START Data to use
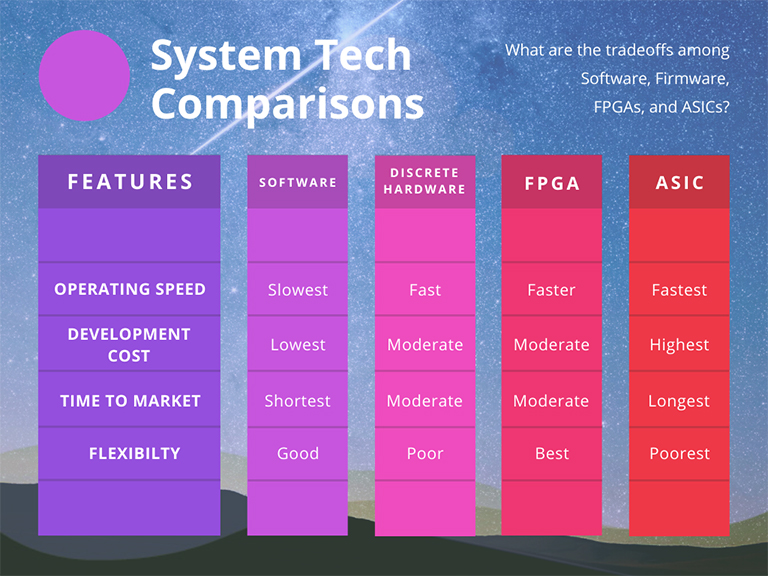 Tech comparison chart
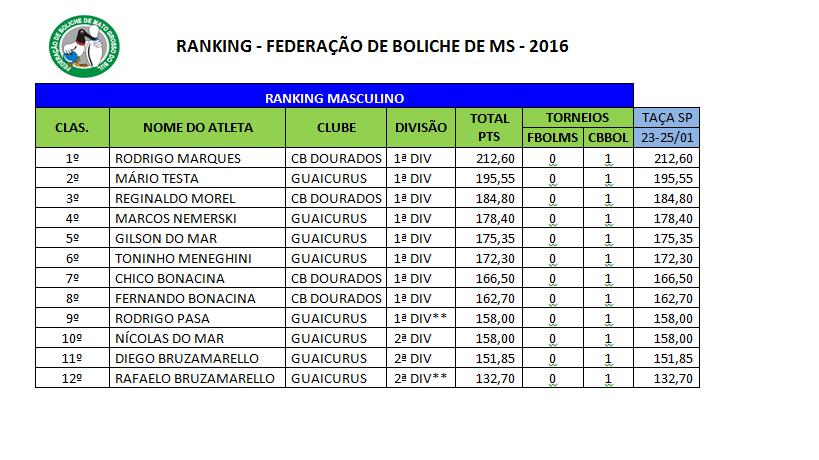Ranking Estadual 2016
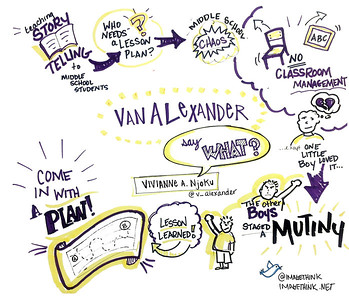 """Vivianne A. Njoku / Van Alexander: Say What??  These are sketch notes from the presentations of Ignite NYC 14, September 12, 2012 by the graphic recorders at ImageThink.  The theme of the evening's 5-minute presentations was""""Fails, Facepalms, and Spinouts: Stories from the Other Side of Failure.  Vivianne is currently a Teaching Artist with the Tribeca Film Institute, Reel Works Teen Filmmaking, and Willie Mae Rock Camp for Girls in addition to contributing to Tom Tom Magazine."""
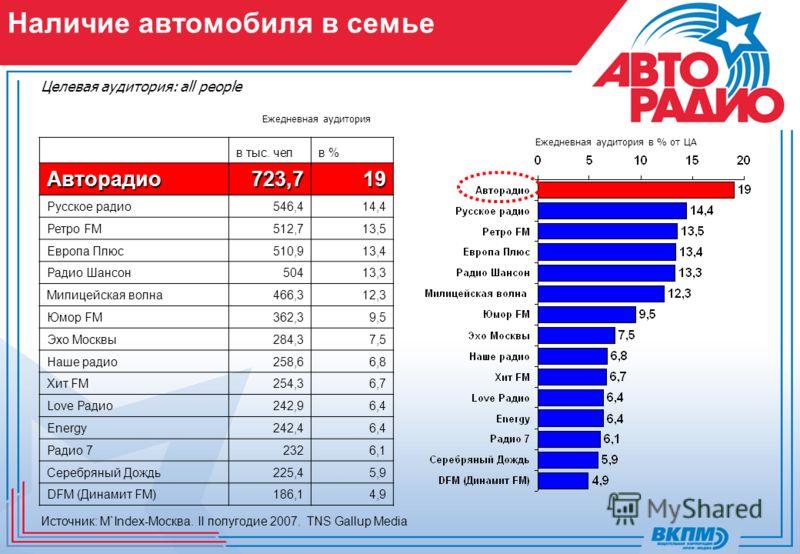 Наличие автомобиля в семье Источник: M`Index-Москва. II полугодие 2007. TNS Gallup Media Целевая аудитория: all people Ежедневная аудитория Ежедневная аудитория в % от ЦА в тыс. челв %Авторадио723,719 Русское радио546,414,4 Ретро FM512,713,5 Европа П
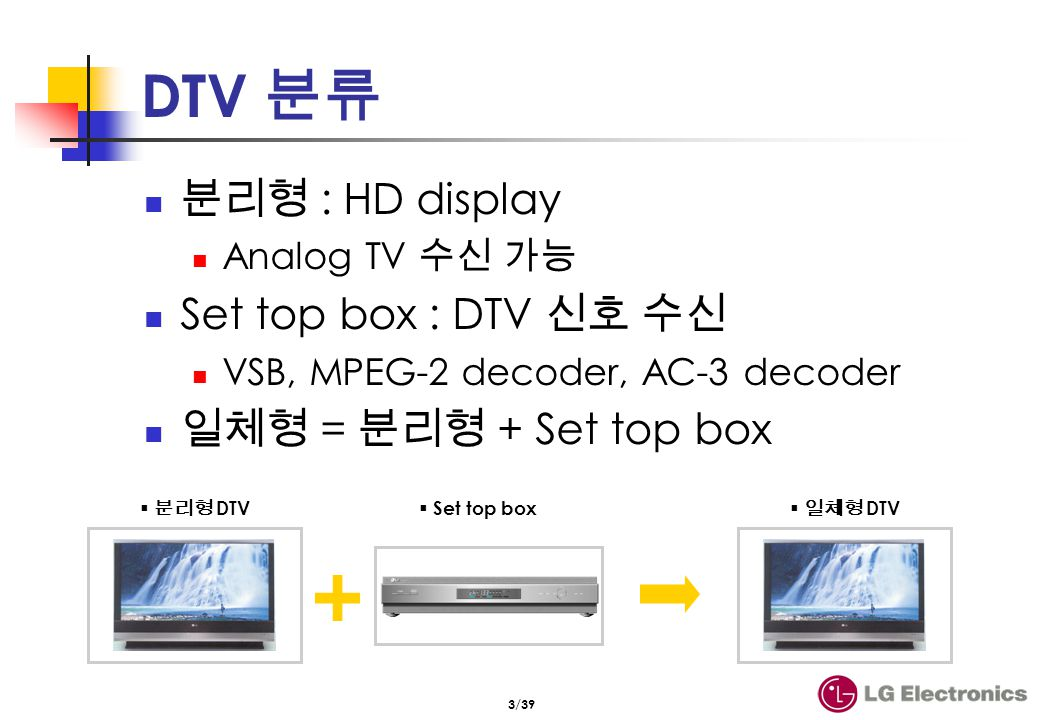 Display 종류 및 장/단점 DIRECT view (CRT) TV PRT Projection TV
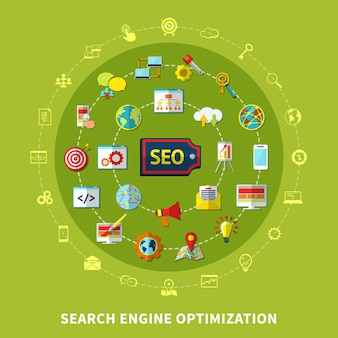 Composition du moteur de recherche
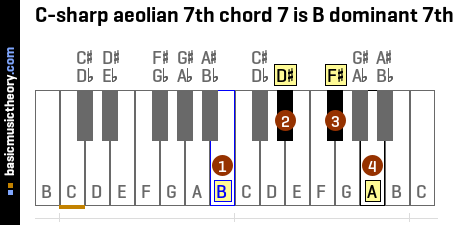 C-sharp aeolian 7th chord 7 is B dominant 7th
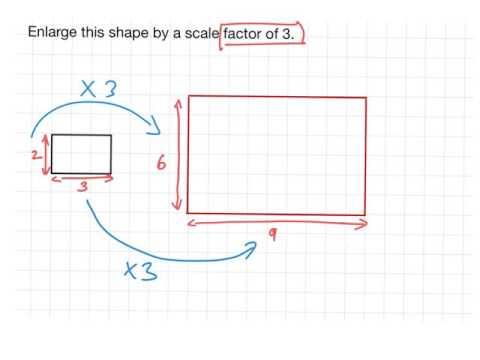 Scale Factor Enlargement KS2 Maths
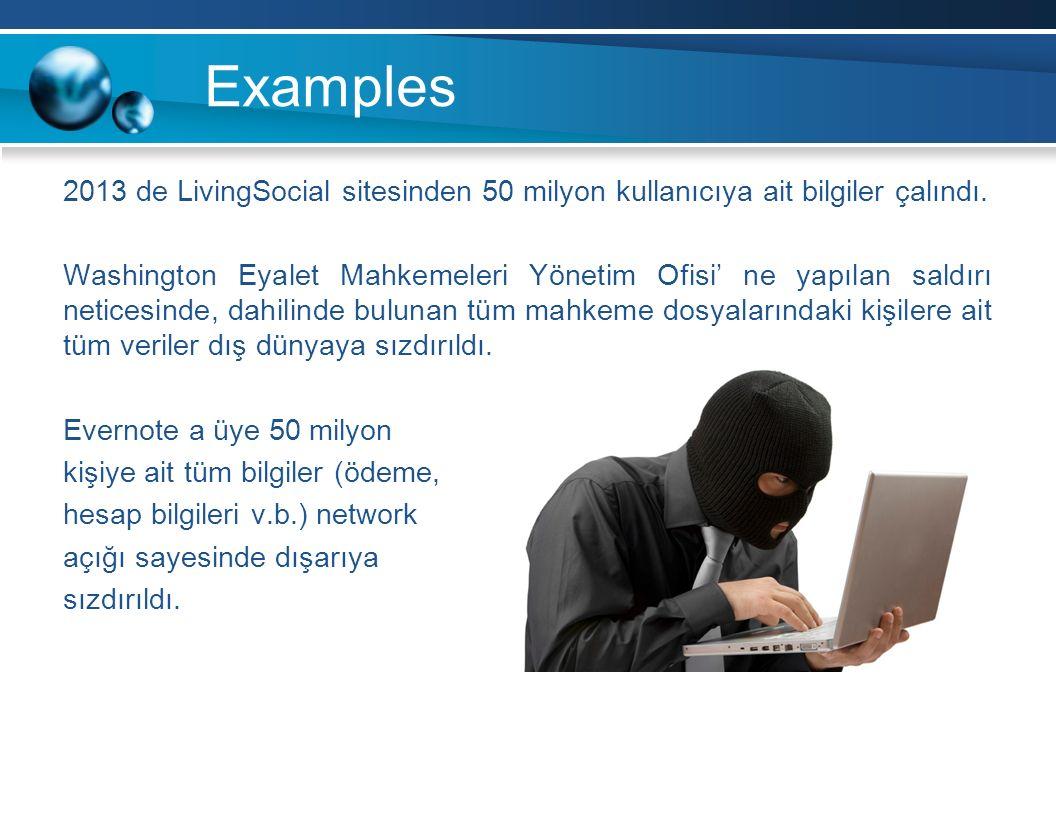 2013 de LivingSocial sitesinden 50 milyon kullanıcıya ait bilgiler çalındı.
END Data to use
What is expected | Copy out only the lines beginning at the line with "Наличие автомобиля в" and ending at the last line of the entries. Keep them exact; drop pictures.

Response to the exercise |
 Наличие автомобиля в семье Источник: M`Index-Москва. II полугодие 2007. TNS Gallup Media Целевая аудитория: all people Ежедневная аудитория Ежедневная аудитория в % от ЦА в тыс. челв %Авторадио723,719 Русское радио546,414,4 Ретро FM512,713,5 Европа П
 Display 종류 및 장/단점 DIRECT view (CRT) TV PRT Projection TV
 Composition du moteur de recherche
 C-sharp aeolian 7th chord 7 is B dominant 7th
 Scale Factor Enlargement KS2 Maths
 2013 de LivingSocial sitesinden 50 milyon kullanıcıya ait bilgiler çalındı.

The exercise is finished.